▸ **What the task asks**: The entries below should be set down again exactly, with every picture left out.

Records below:

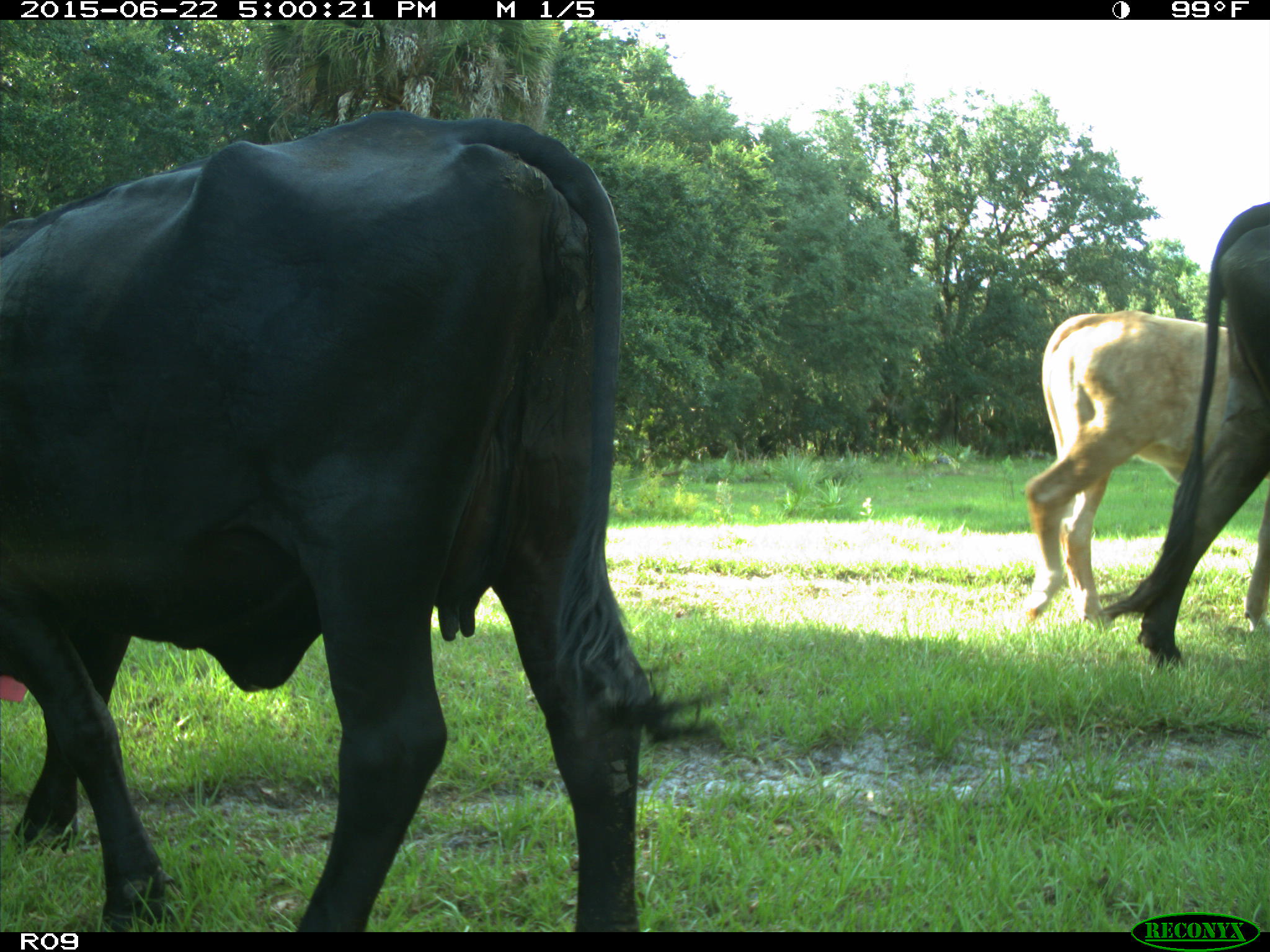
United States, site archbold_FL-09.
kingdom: Animalia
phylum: Chordata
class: Mammalia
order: Artiodactyla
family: Bovidae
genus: Bos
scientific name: Bos taurus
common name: domestic cow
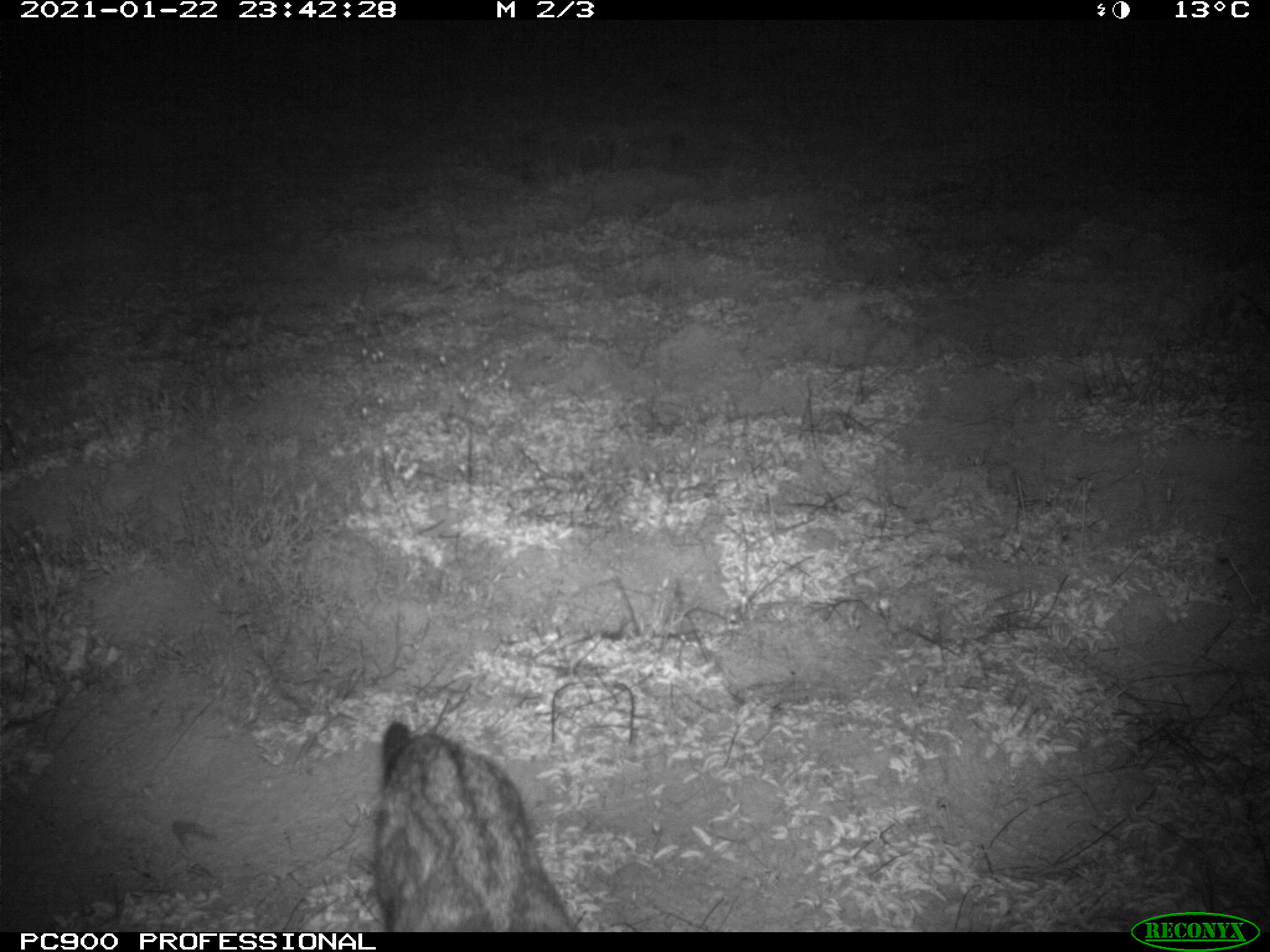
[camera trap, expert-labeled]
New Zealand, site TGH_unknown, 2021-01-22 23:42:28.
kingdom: Animalia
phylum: Chordata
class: Mammalia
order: Carnivora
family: Felidae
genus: Felis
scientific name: Felis catus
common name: domestic cat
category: cat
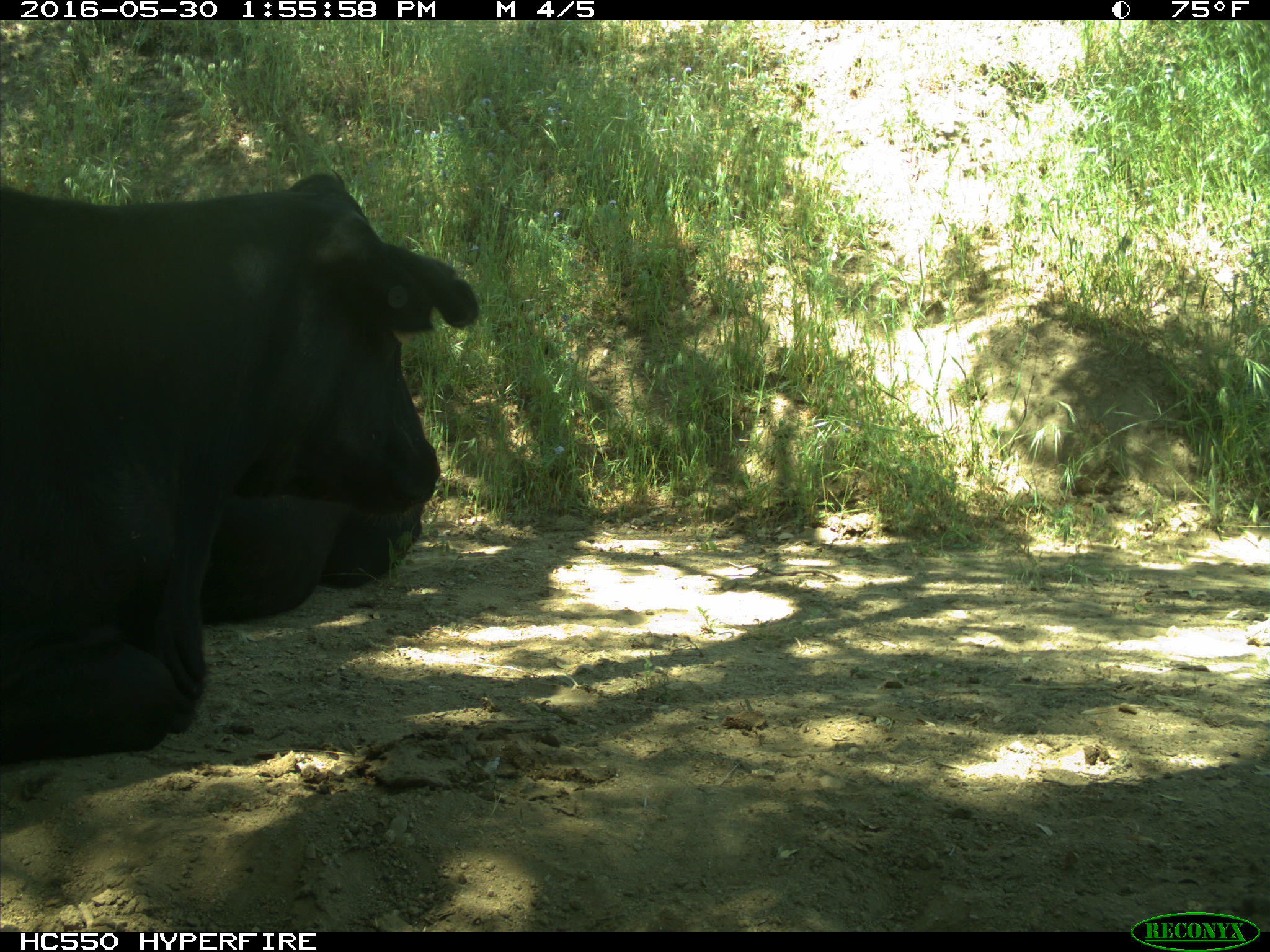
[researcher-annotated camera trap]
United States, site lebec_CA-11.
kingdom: Animalia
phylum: Chordata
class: Mammalia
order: Artiodactyla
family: Bovidae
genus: Bos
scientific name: Bos taurus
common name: domestic cow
Bos taurus (domestic cow).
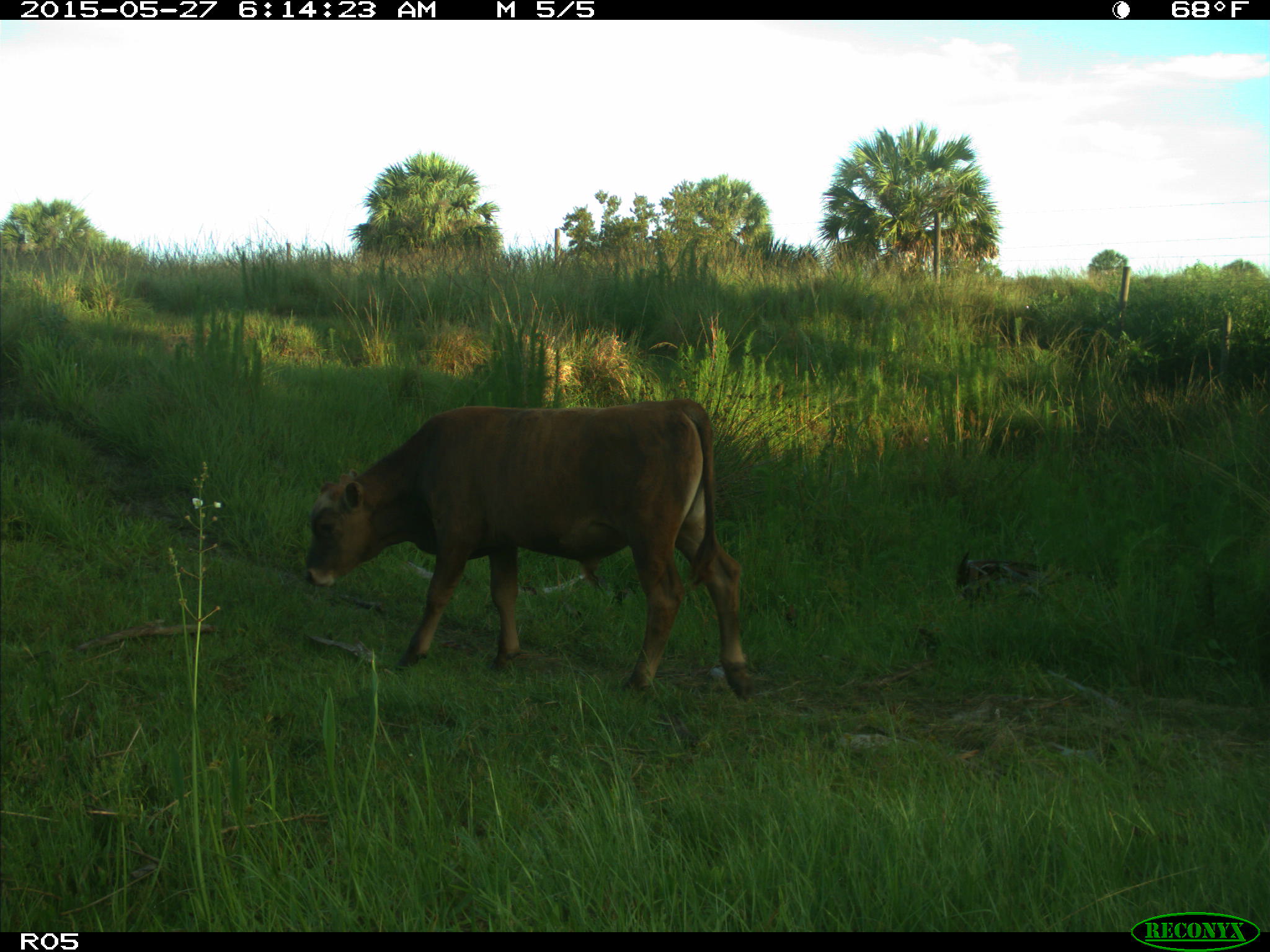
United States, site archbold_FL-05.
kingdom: Animalia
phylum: Chordata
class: Mammalia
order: Artiodactyla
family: Bovidae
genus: Bos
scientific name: Bos taurus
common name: domestic cow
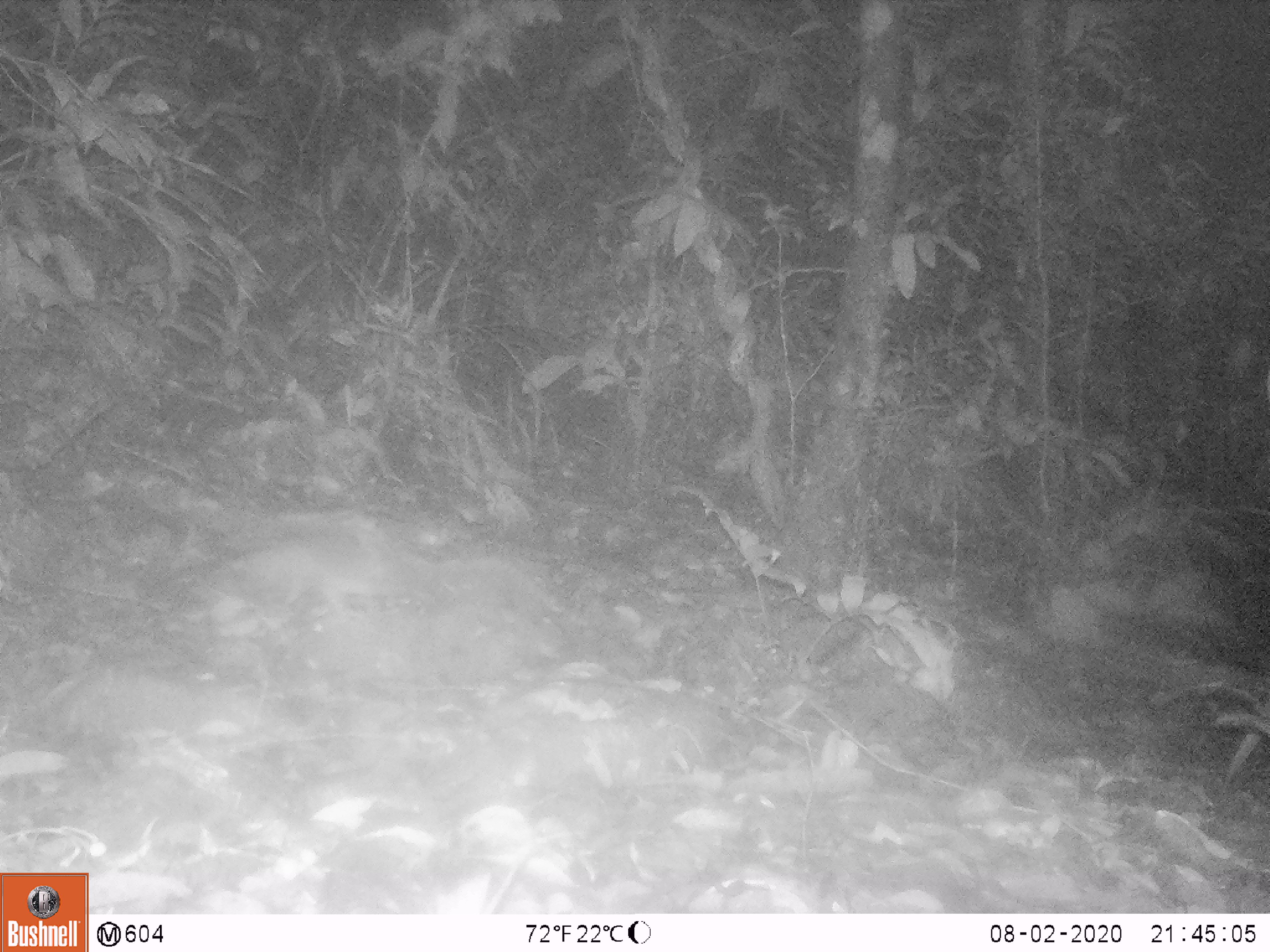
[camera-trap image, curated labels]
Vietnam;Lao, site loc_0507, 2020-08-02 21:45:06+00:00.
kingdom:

End of Records.

▸ **Response box**:
United States, site archbold_FL-09.
kingdom: Animalia
phylum: Chordata
class: Mammalia
order: Artiodactyla
family: Bovidae
genus: Bos
scientific name: Bos taurus
common name: domestic cow
[camera trap, expert-labeled]
New Zealand, site TGH_unknown, 2021-01-22 23:42:28.
kingdom: Animalia
phylum: Chordata
class: Mammalia
order: Carnivora
family: Felidae
genus: Felis
scientific name: Felis catus
common name: domestic cat
category: cat
[researcher-annotated camera trap]
United States, site lebec_CA-11.
kingdom: Animalia
phylum: Chordata
class: Mammalia
order: Artiodactyla
family: Bovidae
genus: Bos
scientific name: Bos taurus
common name: domestic cow
Bos taurus (domestic cow).
United States, site archbold_FL-05.
kingdom: Animalia
phylum: Chordata
class: Mammalia
order: Artiodactyla
family: Bovidae
genus: Bos
scientific name: Bos taurus
common name: domestic cow
[camera-trap image, curated labels]
Vietnam;Lao, site loc_0507, 2020-08-02 21:45:06+00:00.
kingdom:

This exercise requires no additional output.